Yasa aslında Milli Eğitim Bakanlığı’nı yazın fazla mesaiye zorlayacak nitelikte. Çünkü eski ve alışılmış uygulama neredeyse tamamen değişiyor.
O yüzden bu büyük değişimin belki de 2012-13 öğrenim yılına yetişmesi mümkün olmayacak. Bu ihtimal düşünüldüğü için de, yasanın yürürlük maddesine bir esneklik getirildi, Bakanlar Kurulu’nun yürürlüğü bir yıl ertelemesine olanak sağlandı. Bakalım yasanın uygulaması yetişecek mi?
Gelin madde madde gidelim, yasanın bilinenlerini ve bilinmeyenlerini ele almaya çalışalım:
· Eğitim artık 8 değil 12 yıl ‘zorunlu.’ Yani, yasanın uygulamaya girdiği yıldan itibaren okullardan sadece lise bitirenler mezun olacak, 8 yılı bitirmek diplomaya hak kazanmak anlamına gelmeyecek.
· Zorunluluk süresi 12 yıla çıkan eğitim 4’er yıllık üç kademe halinde uygulanacak.
· Eğer yasanın 2012-13 öğrenim yılından itibaren uygulanmasına karar verilirse, bu yılın eylül ayında 72 ayı doldurmuş olan çocukların ilkokula yazdırılması zorunlu olacak.

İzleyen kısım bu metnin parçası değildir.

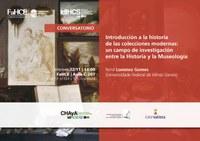 Conversatorio a cargo de René Lommez Gomes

· Yine yasa 2012-13’de devreye girecekse, aynı yıl ilköğretimin 8. veya daha alt sınıflarına devam edeceklerin liseye de devamı zorunlu olacak, okuldan ayrılınamayacak, diploma alınamayacak.
· Yasa 2012-13’de devreye girecekse, bu yıl ilköğretim dördüncü sınıftan beşinci sınıfa geçenler eylülden itibaren ‘ortaokul’ öğrencisi olacaklar. Yok yasanın uygulaması 2013-14’e bırakılacaksa, bu yıl ilkokul 3. sınıfı bitiren öğrenciler, gelecek yıl yabancı okulların ortaokul bölümlerine girebilmek için sınava katılabilecekler.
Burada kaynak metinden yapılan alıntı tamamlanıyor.